United StatesChange Country, Oracle Worldwide Web Sites Communities I am a... I want to...
Bug ID: 5005861 native libraries for java.lang.Math should be non-strict
5005861 : native libraries for java.lang.Math should be non-strict

Details
Type:
Enhancement
Submit Date:
2004-03-01
Status:
Open
Updated Date:
2009-04-09
Project Name:
JDK
Resolved Date:
Component:
core-libs
OS:
windows_xp,windows_2000
Sub-Component:
java.lang
CPU:
x86
Priority:
P4
Resolution:
Unresolved
Affected Versions:
1.4.2,5.0,6
Targeted Versions:

Related Reports
Relates:
Relates:
Relates:
Relates:

Sub Tasks

Description
Name: rmT116609			Date: 03/01/2004


A DESCRIPTION OF THE REQUEST :
The transcedental functions in java.lang.Math, like trigonometric or
exponential methods, have dismal performance when compared to similar
functions from C/C++ libraries (or virtually any compiled language).
Java's performance is limited by the stringent requirements of IEEE
adherence, but this should impose only a modest overhead over other
languages. Investigating the SCSL sources, it's easy to see that the root of
all slowness lies in the fldlibm native library, which implements the
native methods from java.lang.StrictMath with an approach that compares
to emulated FP; that is, the libray doesn't exploit the FP opcodes of
FPUs, not even for the "kernel" of the calculation that FPUs could do.

For example, java.lang.StrictMath.tan() calls a JNI stub, that calls
s_tan.c:tan(), that calls k_tan.c:__kernel_tan().  These two C functions
implement the tangent with a complicated algorithm that never makes use
of the FPU's tangent opcode (e.g., FTAN in Intel chips). This doesn't make
the algorithm FPU-free, because the C compiler will generate the
architecture-specific opcodes for fundamental operations used in fldlibm,
like +,-,*,/; it's only the critical FTAN instruction that's avoided, but that's the
one instruction that could replace 90% of the C code -- and run one order
of magnitude faster than that code. In fact, debugging inside a C/C++
compiler's equivalent tan() library function, it's possible to see that FTAN
does all the hard work (with a few extra instructions to load arguments or
handle special cases like infinites).

This approach in fldlibm is probably the only way to implement "strict"
maths, so the results are bit-per-bit identical in all platforms; the
microcode in FPUs often use simpler algorithms than those in fldlibm,
so they may produce less precise results or not obey all requisites from
the Java spec, such as semi-monotonicity.
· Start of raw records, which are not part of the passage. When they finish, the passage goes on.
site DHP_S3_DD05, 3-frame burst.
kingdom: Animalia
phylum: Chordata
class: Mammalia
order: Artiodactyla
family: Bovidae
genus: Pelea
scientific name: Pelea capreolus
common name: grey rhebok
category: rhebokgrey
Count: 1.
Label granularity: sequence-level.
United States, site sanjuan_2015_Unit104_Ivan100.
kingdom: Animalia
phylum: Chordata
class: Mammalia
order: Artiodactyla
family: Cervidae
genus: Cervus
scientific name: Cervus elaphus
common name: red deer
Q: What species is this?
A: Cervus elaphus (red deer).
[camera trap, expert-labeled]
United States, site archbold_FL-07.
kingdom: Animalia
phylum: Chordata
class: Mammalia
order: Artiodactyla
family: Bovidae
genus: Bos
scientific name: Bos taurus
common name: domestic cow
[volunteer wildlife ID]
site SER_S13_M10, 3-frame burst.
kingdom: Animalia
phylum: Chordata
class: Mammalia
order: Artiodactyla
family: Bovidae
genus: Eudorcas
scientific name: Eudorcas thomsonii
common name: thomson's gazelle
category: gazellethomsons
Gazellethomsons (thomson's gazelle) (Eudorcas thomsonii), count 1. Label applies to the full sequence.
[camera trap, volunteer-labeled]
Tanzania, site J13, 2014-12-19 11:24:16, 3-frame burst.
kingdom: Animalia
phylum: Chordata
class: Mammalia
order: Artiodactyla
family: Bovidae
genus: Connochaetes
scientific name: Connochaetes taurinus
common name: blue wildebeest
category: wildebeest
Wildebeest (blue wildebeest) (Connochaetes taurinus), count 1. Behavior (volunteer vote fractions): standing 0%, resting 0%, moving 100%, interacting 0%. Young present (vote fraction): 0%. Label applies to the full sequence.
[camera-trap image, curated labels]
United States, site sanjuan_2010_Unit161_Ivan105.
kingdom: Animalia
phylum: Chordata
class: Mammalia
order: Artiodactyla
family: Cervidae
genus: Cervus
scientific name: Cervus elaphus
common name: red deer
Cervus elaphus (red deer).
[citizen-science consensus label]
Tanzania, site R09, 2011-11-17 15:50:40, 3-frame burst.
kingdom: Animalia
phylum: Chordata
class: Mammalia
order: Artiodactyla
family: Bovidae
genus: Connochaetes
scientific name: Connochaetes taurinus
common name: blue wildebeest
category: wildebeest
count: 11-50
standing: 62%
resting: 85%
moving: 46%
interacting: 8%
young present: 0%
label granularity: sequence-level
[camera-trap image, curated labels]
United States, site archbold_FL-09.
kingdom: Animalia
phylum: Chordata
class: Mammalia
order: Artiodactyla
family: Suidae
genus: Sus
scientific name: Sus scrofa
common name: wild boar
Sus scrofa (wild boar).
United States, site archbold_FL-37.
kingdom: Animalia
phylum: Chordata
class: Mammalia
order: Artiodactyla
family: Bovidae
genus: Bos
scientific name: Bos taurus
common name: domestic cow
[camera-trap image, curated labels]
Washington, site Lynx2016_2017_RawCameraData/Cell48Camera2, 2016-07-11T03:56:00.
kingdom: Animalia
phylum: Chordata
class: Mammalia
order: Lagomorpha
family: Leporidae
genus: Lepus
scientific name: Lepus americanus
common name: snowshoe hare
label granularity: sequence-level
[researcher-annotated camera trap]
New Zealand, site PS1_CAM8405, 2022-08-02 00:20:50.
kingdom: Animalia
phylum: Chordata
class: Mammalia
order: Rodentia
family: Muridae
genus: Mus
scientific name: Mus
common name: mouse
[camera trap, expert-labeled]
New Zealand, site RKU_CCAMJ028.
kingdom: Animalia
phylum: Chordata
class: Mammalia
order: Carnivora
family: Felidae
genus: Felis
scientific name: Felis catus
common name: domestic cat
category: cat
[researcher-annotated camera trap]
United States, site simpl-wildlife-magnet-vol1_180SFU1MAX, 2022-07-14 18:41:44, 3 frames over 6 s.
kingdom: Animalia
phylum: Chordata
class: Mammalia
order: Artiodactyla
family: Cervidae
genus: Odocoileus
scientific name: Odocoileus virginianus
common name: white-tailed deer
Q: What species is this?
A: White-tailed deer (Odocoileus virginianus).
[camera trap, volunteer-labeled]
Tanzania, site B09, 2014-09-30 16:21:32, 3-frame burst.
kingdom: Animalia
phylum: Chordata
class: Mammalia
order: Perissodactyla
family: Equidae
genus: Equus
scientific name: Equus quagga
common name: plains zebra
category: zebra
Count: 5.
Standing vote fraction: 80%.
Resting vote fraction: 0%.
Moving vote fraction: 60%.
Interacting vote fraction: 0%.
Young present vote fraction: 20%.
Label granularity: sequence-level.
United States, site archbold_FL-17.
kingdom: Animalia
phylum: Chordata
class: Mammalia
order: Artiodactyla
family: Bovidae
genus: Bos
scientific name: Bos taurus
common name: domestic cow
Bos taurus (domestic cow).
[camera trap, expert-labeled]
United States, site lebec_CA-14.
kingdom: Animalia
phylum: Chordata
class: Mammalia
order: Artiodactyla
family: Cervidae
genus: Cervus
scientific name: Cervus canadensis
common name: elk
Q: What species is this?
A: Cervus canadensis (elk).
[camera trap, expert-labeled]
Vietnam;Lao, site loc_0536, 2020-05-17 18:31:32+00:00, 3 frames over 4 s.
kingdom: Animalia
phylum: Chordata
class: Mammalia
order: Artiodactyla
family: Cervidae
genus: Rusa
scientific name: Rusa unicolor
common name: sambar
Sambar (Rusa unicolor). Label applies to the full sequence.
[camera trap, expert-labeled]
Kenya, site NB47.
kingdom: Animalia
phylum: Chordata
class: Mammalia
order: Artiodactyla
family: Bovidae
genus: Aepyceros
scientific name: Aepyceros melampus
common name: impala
Unfortunately, all maths are strict in Java, because the transcedental
methods in java.lang.Math are all stubs that invoke the same method in
java.lang.StrictMath.  I can understand the tradeoff in StrictMath, but
in the standard ("loose") Math class, we should favor best performance.
Notice that most semantics dictated by the specification of the functions
(i.e., support for all special values) could still be implemented with
checks performed before invoking the FPU instruction.  It's possible
[I'm not a Math expert] that 1ulp precision and semi-monotonicity cannot
be implemented easily (in the general case (*)) around the FPU opcode;
but if this is a problem, the spec should be fixed; these requirements
clearly exceed the needs of loose maths.

In a similar fashion, the methods min() and max() should be alleviated
from the demands of supporting NaN and signed zeros; due to this,
Java's min()/max() are a lot slower than in most other languages (where
similar functions are defined trivially, as "x >= y ? x : y").  In fact, most Java developers completely ignore the overheads of min()/max() because such
methods are so common in all languages, that a new comer to Java would
hardly care to read the docs or the sources (what could be simpler than
min and max?). But min/max can be critical to some tight loops (e.g. DSP).
Once again, I think java.lang.StrictMath is okay (it's great to have a
max() that reports that +0 is bigger than -0, if I ever need this); but in
java.lang.Math, the spec should enable the trivial implementation.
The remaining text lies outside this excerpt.